# **15 Native code generation**

- Characteristics of real machines
- Register allocation
- Intermediate representation
- Code selection



- Code selection is difficult because:
  - CISC machines have very complicated instructions, with multiple addressing modes.
  - even RISC machines have some fairly complicated instructions.
- Register allocation is an issue:
  - Registers should be used as much as possible.
  - RISC machines typically have only general-purpose registers.
  - CISC machines typically have a variety of specialpurpose registers (e.g., int registers, float registers, address registers).



- Aim to use registers as much as possible for local variables and intermediate results of expressions.
- Problem: The number of registers is limited
  - especially when some are dedicated (e.g., **fp**, **sp**).
- Opportunity: Different variables can be allocated to the same register if they are live at different times.
- Here, a variable is deemed to be live only if it might be inspected later.

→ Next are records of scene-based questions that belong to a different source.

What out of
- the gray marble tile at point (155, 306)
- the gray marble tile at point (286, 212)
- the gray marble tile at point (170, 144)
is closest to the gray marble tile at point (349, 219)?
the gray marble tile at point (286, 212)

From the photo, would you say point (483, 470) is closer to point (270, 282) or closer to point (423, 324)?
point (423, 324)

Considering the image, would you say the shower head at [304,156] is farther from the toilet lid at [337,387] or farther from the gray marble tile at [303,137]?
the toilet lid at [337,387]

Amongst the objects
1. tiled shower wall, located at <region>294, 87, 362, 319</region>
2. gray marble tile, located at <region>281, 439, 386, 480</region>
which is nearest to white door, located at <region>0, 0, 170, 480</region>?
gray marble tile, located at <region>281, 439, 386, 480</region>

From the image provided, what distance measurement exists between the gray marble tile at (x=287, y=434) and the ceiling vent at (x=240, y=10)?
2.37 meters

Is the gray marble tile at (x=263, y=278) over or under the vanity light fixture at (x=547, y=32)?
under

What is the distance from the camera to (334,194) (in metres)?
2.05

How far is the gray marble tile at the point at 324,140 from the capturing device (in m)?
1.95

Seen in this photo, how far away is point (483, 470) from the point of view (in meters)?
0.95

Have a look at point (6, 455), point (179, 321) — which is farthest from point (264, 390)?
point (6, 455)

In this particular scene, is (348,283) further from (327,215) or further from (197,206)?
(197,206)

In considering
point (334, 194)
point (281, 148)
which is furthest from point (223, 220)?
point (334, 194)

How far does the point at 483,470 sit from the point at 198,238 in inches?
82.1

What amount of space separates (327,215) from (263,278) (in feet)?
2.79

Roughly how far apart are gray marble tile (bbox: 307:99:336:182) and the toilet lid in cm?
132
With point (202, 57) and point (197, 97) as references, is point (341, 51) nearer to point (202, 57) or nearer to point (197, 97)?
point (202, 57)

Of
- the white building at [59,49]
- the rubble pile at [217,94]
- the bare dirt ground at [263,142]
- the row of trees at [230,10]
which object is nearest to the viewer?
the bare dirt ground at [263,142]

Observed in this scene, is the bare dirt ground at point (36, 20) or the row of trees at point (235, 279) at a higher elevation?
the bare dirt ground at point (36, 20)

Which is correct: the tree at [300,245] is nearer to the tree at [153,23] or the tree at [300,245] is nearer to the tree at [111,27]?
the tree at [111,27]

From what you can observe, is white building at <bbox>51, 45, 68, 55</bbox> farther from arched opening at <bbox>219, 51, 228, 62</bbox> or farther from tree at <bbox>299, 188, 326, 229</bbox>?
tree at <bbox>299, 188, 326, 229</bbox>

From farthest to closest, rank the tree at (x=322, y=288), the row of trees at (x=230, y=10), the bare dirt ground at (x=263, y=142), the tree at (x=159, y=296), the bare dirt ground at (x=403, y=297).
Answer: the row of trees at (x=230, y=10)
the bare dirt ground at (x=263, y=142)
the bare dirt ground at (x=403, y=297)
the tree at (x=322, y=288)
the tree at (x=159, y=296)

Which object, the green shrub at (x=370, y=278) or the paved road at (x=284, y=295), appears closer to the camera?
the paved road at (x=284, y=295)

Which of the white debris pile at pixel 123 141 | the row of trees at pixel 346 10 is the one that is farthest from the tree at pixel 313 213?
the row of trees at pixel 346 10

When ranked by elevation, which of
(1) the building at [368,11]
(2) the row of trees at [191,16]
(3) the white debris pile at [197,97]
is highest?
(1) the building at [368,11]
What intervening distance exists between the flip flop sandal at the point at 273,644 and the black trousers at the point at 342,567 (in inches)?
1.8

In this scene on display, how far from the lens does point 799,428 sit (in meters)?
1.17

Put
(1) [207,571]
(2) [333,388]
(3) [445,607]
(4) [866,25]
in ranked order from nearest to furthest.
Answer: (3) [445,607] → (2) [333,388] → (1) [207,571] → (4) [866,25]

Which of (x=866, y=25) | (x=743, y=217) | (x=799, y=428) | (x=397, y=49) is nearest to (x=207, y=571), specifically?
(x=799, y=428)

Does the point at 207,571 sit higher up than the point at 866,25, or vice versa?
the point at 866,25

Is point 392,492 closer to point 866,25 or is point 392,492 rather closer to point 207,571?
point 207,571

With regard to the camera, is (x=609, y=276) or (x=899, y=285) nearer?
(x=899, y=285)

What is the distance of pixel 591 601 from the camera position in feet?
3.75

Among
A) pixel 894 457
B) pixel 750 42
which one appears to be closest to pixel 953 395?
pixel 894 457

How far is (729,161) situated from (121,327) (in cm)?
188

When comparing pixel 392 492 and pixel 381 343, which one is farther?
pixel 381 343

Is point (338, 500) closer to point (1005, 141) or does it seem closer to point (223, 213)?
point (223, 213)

- A basic-block (BB) is a straight-line sequence of instructions:
  - no jumps except at the end of a BB
  - no jumps to anywhere except the start of a BB.
- Within a BB, break up complicated expressions using temporary variables, such that each assignment instruction contains at most one operator. E.g.:

$$a = (b+c) * (d-e); \longrightarrow \begin{cases} t1 \leftarrow b + c \\ t2 \leftarrow d - e \\ a \leftarrow t1 \times t2 \end{cases}$$

Note: Basic-blocks are unrelated to block structure.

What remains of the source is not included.